Though the entries hold pictures, only their text should be duplicated, exactly and in full.
(MATERIAL SHOWN begins)
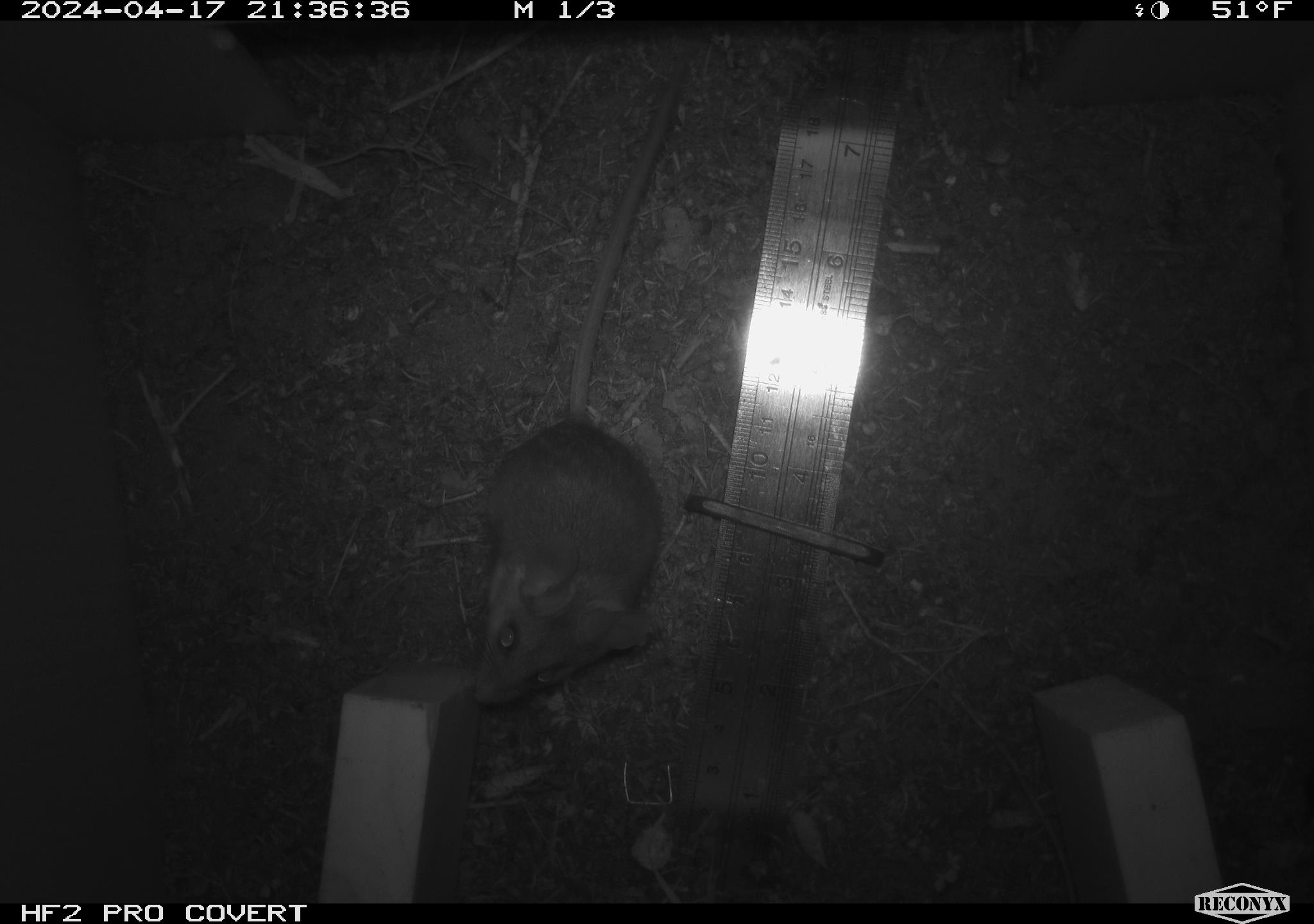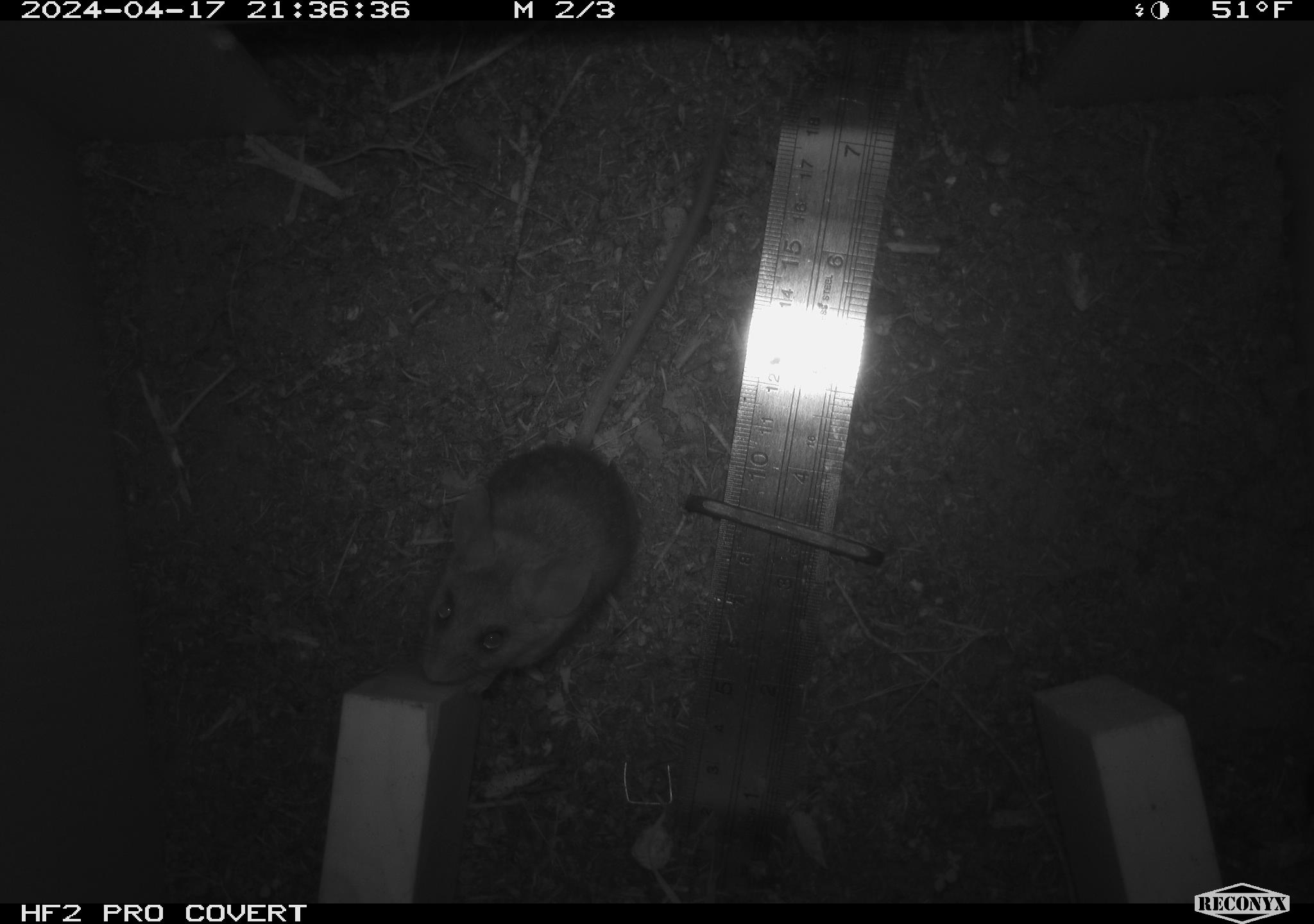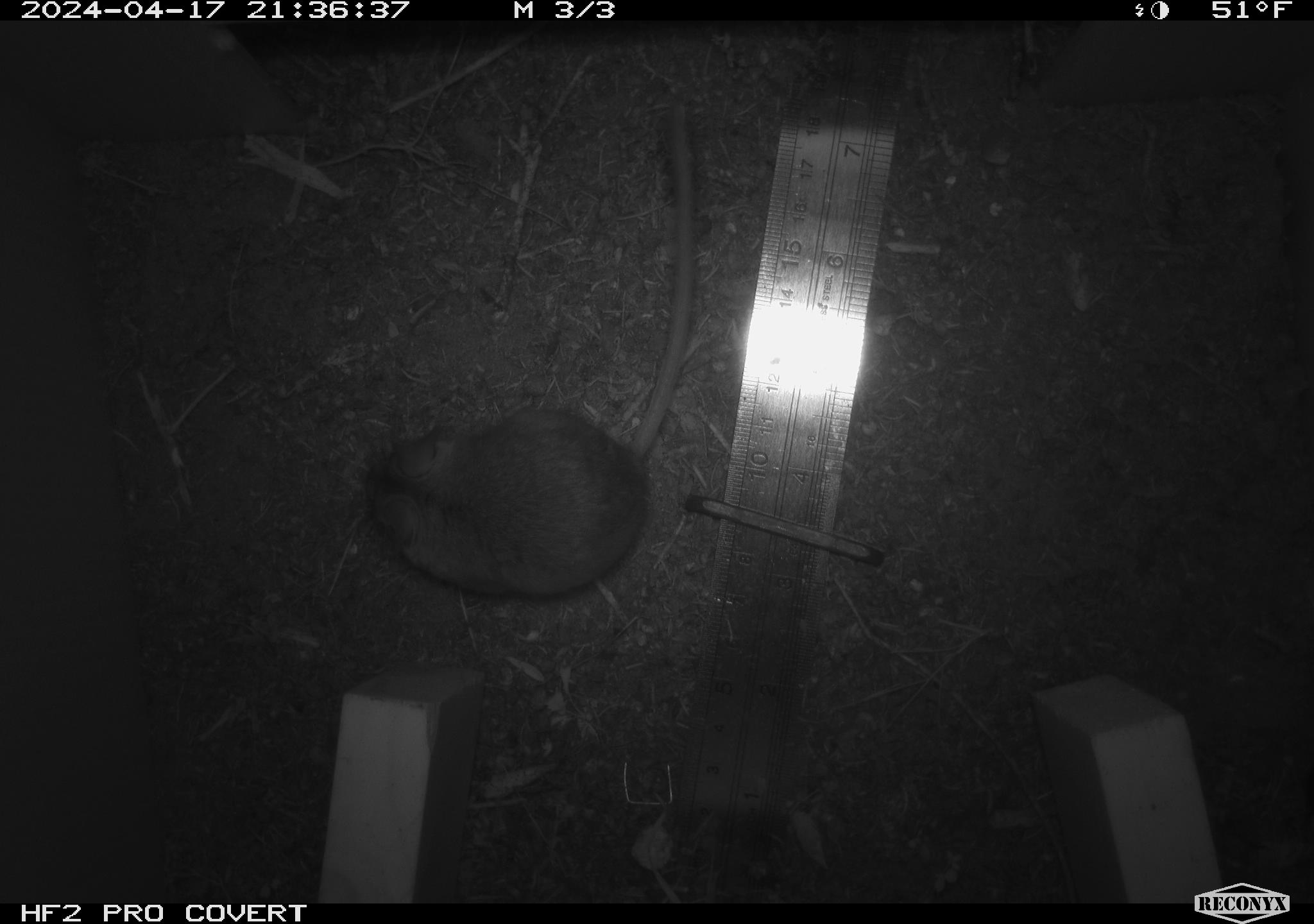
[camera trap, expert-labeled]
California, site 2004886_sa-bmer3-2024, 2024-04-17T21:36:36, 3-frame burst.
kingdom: Animalia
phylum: Chordata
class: Mammalia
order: Rodentia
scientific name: Rodentia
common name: mouse species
(MATERIAL SHOWN ends)
* REPLY TO THE TASK *
[camera trap, expert-labeled]
California, site 2004886_sa-bmer3-2024, 2024-04-17T21:36:36, 3-frame burst.
kingdom: Animalia
phylum: Chordata
class: Mammalia
order: Rodentia
scientific name: Rodentia
common name: mouse species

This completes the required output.